Catene veterinarie: due domande

Smart Vet Staff · 13/05/2021
Quale futuro per la veterinaria italiana, catene di cliniche o piccoli ambulatori?

La nascita di catene di strutture veterinarie non è una novità. È un modello presente nel nord Europa e già presente in Italia con le catene odontoiatriche. Da qualche anno oramai stiamo assistendo all’arrivo o in alcuni casi alla nascita, di catene veterinarie. I modelli banalmente sono due: si acquisiscono strutture già esistenti oppure se ne aprono di nuove sotto il marchio della catena. Il modello più diffuso è sicuramente il primo: l’acquisizione.

Le cliniche che vengono acquisite hanno generalmente un fatturato superiore a € 700k mentre ricordiamo che in Italia su 7.500 strutture veterinarie, l’82% è un ambulatorio composto da 1 a 3 medici, quindi al momento non appetibile per acquisizione. Altra peculiarità, le cliniche acquisite si concentrano al nord Italia, con qualcosina nel centro Italia, nel sud Italia siamo a quota zero. Qualche anno fa le previsioni delle aziende che gestiscono le reti sono state molto ottimistiche, con dichiarazioni più o meno esplicite di “100 strutture in 5 anni” o anche “40 aperture in 2 anni”;  ad oggi maggio 2021 dopo qualche anno il totale delle strutture veterinarie italiane, facenti parte di una rete, non supera la cinquantina.  

Riuscirà questo format ad affermarsi? Bella domanda, nessuno è in grado di prevedere il futuro, ma volendo fare un parallelismo con l’odontoiatria, la strada per le catene è di sicuro in salita.

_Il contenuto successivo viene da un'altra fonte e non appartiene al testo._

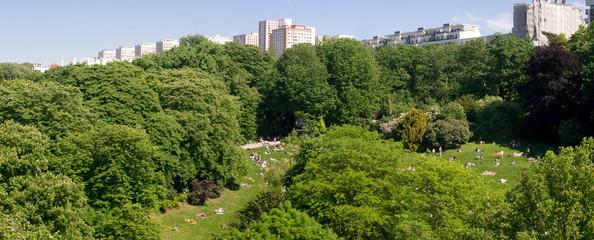 Vue depuis les buttes chaumont - Paris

In generale, le catene di cliniche (umane e non) sono strutturate come aziende, dove l’imperativo categorico è il raggiungimento del budget settimanale e/o mensile. Questo aspetto di per sé non è negativo, ma come abbiamo osservato in alcuni casi in odontoiatria, può portare a favorire la quantità a scapito della qualità. Nel caso dell’odontoiatria i giornali nazionali hanno effettuato inchieste, evidenziando situazioni a limite; questo per fortuna non si è riscontrato nella veterinaria e speriamo non avvenga mai.

Fuori dalla comparazione tra odontoiatria e veterinaria, il problema più grande per la veterinaria è la mancanza di un circuito assicurativo. Il mercato del nord Europa è diverso fondamentalmente per questo aspetto: i pet sono assicurati. Questo cambia totalmente il lavoro in quanto spesso non è nemmeno il cliente a “tirar fuori i soldi”, ma basta passare la card dell’assicurazione nel centro convenzionato e l’assicurazione paga direttamente la struttura. In questo modo la struttura ha la certezza di essere pagata, ha la possibilità di lavorare seguendo protocolli medici adeguati e organizzare il lavoro in modo da ottimizzare costi e ricavi.

Quindi si passa alla seconda domanda, perché i proprietari di pet (propet) non sottoscrivono assicurazioni? Forse per cultura, forse perché le assicurazioni non coprono le spese ordinarie come visita o vaccino, difficile da dirsi con certezza, ma guardando ad altri paesi i così detti “Piani di Salute” in realtà sono innestati a servizi assicurativi. Per cui il propet sottoscrive una sorta di assicurazione con piano preventivo (in Spagna si chiama Iguala), e conosce a priori la spesa per la salute del suo pet, senza sorprese.

Solo questo passaggio culturale o organizzativo potrà cambiare le sorti della veterinaria italiana, fino a quel momento ogni cambiamento o evoluzione sarà inesorabilmente molto lento e complicato.